József Debreczeni wird am 1. April 1944 als Jude nach Auschwitz deportiert. Es folgen zwölf albtraumhafte Monate in verschiedenen Konzentrationslagern. Seine letzte Station ist das «Kalte Krematorium», die Krankenbaracke des Zwangsarbeitslagers Dörnhau in der Nähe der südpolnischen Stadt Kolce.
Die vierteilige Serie war ein emotionaler Schock für mich. Ich kann mich noch gut daran erinnern. Beim Anschauen musste ich immer wieder weinen. Die TV-Serie zeigt trockene, unfassbare Fakten auf einer emotionalen, persönlichen Ebene.
Der Inhalt der Serie «Holocaust» war zwar Schulstoff. Ich hatte ihn aber während meiner Schulzeit, wie viele andere Jugendliche in der Schweiz in den 1970er Jahren auch, so nicht vermittelt bekommen.
Aktuell stehen wir an einem Wendepunkt in der Erinnerung an die Shoah, dem Völkermord an über sechs Millionen Juden während des Zweiten Weltkriegs, da die letzten Zeug*innen und Überlebenden in wenigen Jahren alle gestorben sein werden.
«Umso wichtiger ist es, dass eine Stimme wie die von József Debreczeni gehört wird», schreibt Publizistin Caroline Emcke im Nachwort von «Kaltes Krematorium».
Und weiter: «Für Debreczeni ist nichts nebensächlich, nichts zu entlegen, nichts tabu. Alles zählt. Alles, was zu sehen ist, zu riechen, zu hören, zu schmecken ... alles, was die Menschen einander angetan haben, alle Dinge, alle Objekte, die es brauchte, um einander zu quälen oder um zu überleben.»
Debreczeni hatte Glück – nur deshalb überlebte er
Überleben? Überleben! Nach der Lektüre des Buches von József Debreczeni ist für mich kaum vorstellbar, wie er die Todesmaschinerie in den Vernichtungslagern der Nazis überleben konnte.
Oder wie es der ungarische Schriftsteller, der 1978 in Belgrad gestorben ist, in «Kaltes Krematorium – Bericht aus dem Land namens Auschwitz» schreibt: «Im Lager erscheint einem der Tod wie ein erfrischendes Dampfbad.»
Debreczeni, er trug die Häftlings-Nummer 33031, hatte immer wieder Glück – nur deshalb überlebte er.
Kurz nach der Ankunft in Auschwitz bleibt er nach der Selektion in seiner Reihe, während andere Schicksalsgenossen die nahen Lastwagen besteigen. Ein augenscheinlich netter SS-Mann bot davor den Wechsel an.

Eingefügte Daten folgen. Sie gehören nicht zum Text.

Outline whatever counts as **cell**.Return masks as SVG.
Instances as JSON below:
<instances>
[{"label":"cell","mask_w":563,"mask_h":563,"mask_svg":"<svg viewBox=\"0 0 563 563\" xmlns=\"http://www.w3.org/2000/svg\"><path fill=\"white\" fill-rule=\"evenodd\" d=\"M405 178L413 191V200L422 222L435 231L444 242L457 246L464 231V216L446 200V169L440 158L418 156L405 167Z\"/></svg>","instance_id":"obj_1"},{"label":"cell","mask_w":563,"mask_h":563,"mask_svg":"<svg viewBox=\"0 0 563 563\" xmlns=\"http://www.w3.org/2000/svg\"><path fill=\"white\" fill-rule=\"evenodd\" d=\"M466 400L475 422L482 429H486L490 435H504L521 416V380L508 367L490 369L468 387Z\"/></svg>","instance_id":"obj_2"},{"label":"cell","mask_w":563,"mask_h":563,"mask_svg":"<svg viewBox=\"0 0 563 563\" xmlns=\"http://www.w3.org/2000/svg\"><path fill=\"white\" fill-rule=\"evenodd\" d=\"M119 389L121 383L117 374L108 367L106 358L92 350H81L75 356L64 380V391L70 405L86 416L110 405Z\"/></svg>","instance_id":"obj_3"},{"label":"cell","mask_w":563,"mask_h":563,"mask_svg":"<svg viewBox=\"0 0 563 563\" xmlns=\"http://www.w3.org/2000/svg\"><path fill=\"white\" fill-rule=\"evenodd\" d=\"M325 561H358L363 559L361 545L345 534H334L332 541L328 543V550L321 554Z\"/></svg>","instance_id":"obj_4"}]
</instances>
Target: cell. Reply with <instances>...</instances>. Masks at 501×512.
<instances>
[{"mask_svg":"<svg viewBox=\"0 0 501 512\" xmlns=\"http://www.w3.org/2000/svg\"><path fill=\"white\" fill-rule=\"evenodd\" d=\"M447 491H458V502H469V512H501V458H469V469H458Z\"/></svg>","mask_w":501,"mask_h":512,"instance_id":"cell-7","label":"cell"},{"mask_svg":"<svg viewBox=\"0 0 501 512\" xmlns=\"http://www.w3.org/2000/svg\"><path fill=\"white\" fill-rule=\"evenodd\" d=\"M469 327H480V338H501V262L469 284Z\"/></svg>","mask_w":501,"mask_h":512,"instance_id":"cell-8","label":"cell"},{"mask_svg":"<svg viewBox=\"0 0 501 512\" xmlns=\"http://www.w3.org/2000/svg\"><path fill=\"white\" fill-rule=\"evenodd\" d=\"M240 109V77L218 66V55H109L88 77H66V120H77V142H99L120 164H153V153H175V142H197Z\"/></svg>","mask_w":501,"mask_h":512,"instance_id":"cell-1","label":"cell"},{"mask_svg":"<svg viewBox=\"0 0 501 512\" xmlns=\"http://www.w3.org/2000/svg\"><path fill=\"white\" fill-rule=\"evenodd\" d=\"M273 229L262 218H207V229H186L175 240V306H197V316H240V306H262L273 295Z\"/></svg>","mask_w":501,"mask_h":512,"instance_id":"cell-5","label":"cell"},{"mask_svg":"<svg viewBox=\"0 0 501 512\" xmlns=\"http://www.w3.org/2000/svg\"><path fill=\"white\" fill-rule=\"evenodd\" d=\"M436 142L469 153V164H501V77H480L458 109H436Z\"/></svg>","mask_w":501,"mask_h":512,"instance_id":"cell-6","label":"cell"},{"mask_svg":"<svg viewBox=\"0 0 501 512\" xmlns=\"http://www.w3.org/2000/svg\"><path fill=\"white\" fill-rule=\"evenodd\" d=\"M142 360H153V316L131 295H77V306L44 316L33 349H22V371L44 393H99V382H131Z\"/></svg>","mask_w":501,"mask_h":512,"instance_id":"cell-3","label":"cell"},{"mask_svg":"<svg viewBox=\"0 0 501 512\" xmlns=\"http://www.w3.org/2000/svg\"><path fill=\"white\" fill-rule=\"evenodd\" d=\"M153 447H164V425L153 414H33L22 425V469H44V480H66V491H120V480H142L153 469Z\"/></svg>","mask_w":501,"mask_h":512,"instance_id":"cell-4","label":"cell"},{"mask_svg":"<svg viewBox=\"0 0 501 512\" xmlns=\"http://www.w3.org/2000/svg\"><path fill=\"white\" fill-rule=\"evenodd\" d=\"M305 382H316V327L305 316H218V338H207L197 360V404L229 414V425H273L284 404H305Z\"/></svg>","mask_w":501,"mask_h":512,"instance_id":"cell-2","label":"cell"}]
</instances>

Ein Häftling, der gleichzeitig einen Leichenwagen an den Lager-Neuankömmlingen vorbeizieht, brummt leise: «Hier bleiben! Nur zu Fuss!» Debreczeni entscheidet aus dem Bauch heraus, nicht einzusteigen. Wenig später erfährt er, dass die Passagiere der Lkws direkt ins Gas gefahren wurden.
«21825 liegt bereits nach dem dritten Hieb auf dem Boden. Zu Beginn schreit er wie ein Tier, hemmungslos, doch beim zwanzigsten ist es nur noch ein leises Winseln. Der einundzwanzigste, zweiundzwanzigste, fünfzigste trifft bereits eine reglose Masse. Der Lagerälteste gibt den Reinigungskräften ein Zeichen, drei von ihnen kommen und zerren das Opfer weg.»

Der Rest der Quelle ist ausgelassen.